■ **Objective**
Rewrite the listing from the line containing "Measured from the" through the end of the listing, replacing "dark wood streak" with "dark grain line" and keeping everything else unchanged. Leave the pictures out of your answer.

(Data items)
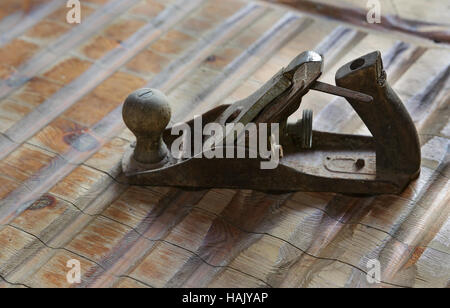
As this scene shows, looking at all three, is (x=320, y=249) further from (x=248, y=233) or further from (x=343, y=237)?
(x=248, y=233)

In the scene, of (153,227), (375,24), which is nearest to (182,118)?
(153,227)

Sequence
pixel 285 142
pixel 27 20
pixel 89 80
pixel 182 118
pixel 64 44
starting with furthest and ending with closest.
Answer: pixel 27 20
pixel 64 44
pixel 89 80
pixel 182 118
pixel 285 142

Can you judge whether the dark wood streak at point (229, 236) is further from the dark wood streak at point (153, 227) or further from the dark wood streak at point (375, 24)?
the dark wood streak at point (375, 24)

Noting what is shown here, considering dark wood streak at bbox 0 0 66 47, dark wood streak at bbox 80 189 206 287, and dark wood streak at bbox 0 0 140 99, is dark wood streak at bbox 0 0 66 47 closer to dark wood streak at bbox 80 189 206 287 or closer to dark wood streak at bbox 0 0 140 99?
dark wood streak at bbox 0 0 140 99

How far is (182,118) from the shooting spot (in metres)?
2.89

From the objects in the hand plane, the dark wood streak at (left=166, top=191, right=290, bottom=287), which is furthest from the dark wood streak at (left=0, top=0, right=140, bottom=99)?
the dark wood streak at (left=166, top=191, right=290, bottom=287)

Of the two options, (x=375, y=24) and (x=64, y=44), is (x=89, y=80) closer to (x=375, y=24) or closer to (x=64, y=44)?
(x=64, y=44)

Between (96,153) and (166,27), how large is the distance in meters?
0.99

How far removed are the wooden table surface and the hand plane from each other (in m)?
0.06

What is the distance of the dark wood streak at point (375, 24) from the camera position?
3367 millimetres

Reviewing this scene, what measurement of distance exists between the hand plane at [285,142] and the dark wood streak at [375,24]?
1.07m

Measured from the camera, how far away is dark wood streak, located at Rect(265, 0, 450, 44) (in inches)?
133

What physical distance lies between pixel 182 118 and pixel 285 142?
1.75ft
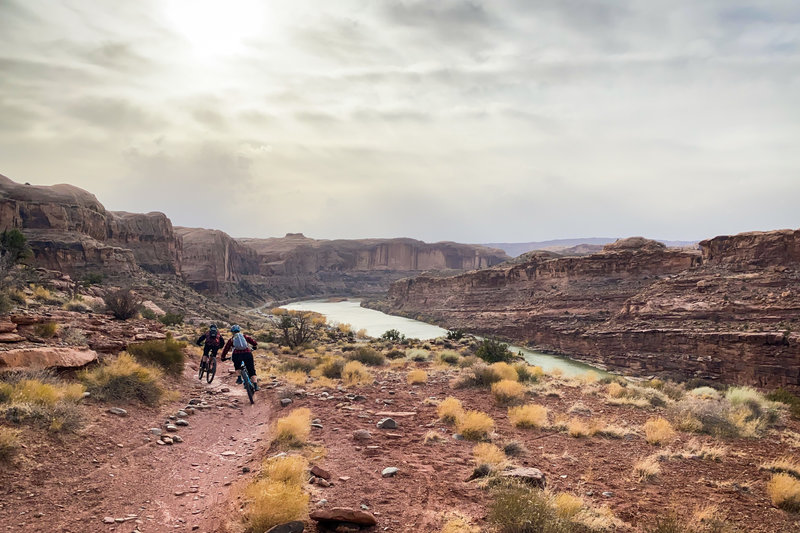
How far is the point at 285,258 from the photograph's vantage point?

■ **Written solution**
Measured from the camera, how far away is dark grain line, located at Rect(265, 0, 450, 44) (in inches)?
133

What physical distance lies between pixel 182 118 and pixel 285 142?
1.75ft
How far is the point at 285,258 from the photograph's vantage point?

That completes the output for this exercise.